The Daniel Morgan at Cowpens medal was initially authorized in March 1781 by the Continental Congress to recognize the valor shown by Gen. Daniel Morgan at the 1781 Battle of Cowpens in South Carolina. It was designed by Augustin Dupre, the French master whose designs for this medal and others, including the Libertas Americana medal, earned him legendary status among the world’s medallic artists. The Morgan medal is generally considered the most beautiful of the Comitia Americana medals, referring to the medals authorized by Congress during the American Revolution. Its artistry inspired the designs of later Congressional Gold Medals struck to honor heroes of the War of 1812.
Morgan’s gold medal was lost in 1818, stolen from a vault during the earliest recorded bank robbery in the history of Pittsburgh. Its owner, Pittsburgh banker and writer Morgan Neville, was Daniel Morgan’s grandson and his oldest male heir. Neville used his national reputation and political connections in a decades-long fight to have the gold medal replaced, enlisting the help of congressmen and even retired President Thomas Jefferson. In 1836, the United States Congress finally authorized a replacement medal, permitting just one to be struck in gold.
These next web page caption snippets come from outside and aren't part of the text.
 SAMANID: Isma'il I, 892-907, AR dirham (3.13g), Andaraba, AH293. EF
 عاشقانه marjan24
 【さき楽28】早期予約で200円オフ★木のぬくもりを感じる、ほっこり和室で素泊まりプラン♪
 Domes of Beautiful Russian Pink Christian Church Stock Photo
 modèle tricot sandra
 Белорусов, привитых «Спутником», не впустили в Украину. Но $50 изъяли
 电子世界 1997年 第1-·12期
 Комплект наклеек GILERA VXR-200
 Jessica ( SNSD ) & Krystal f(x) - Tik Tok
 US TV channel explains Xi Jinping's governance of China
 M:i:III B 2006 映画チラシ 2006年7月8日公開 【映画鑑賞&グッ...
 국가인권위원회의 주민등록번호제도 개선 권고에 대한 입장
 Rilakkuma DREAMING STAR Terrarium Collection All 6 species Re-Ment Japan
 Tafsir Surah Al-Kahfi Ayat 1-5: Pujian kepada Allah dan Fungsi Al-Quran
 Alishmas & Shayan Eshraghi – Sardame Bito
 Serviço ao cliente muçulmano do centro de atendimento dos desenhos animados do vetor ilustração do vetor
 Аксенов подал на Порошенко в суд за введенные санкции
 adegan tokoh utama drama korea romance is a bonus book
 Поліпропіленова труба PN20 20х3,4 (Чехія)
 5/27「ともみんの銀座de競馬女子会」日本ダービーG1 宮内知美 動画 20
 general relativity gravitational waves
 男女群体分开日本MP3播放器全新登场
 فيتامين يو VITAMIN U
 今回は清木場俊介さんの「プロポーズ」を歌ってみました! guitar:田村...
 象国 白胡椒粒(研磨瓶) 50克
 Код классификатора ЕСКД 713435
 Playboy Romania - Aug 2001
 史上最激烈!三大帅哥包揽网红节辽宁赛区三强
The medal authorized by Congress in 1836 is the piece to be offered in the Stack’s Bowers Galleries Spring Auction, struck in 1839 at the Philadelphia Mint and presented in 1841 to Morgan Neville’s son.
It remained in the family until at least 1885. At some point, the medal was acquired by famed financier J.P. Morgan who believed, incorrectly, that Daniel Morgan was his kin. The medal disappeared from view for decades, resurfacing in recent months still in its original box of issue. It has been authenticated by Professional Coin Grading Service (PCGS) and graded SP63.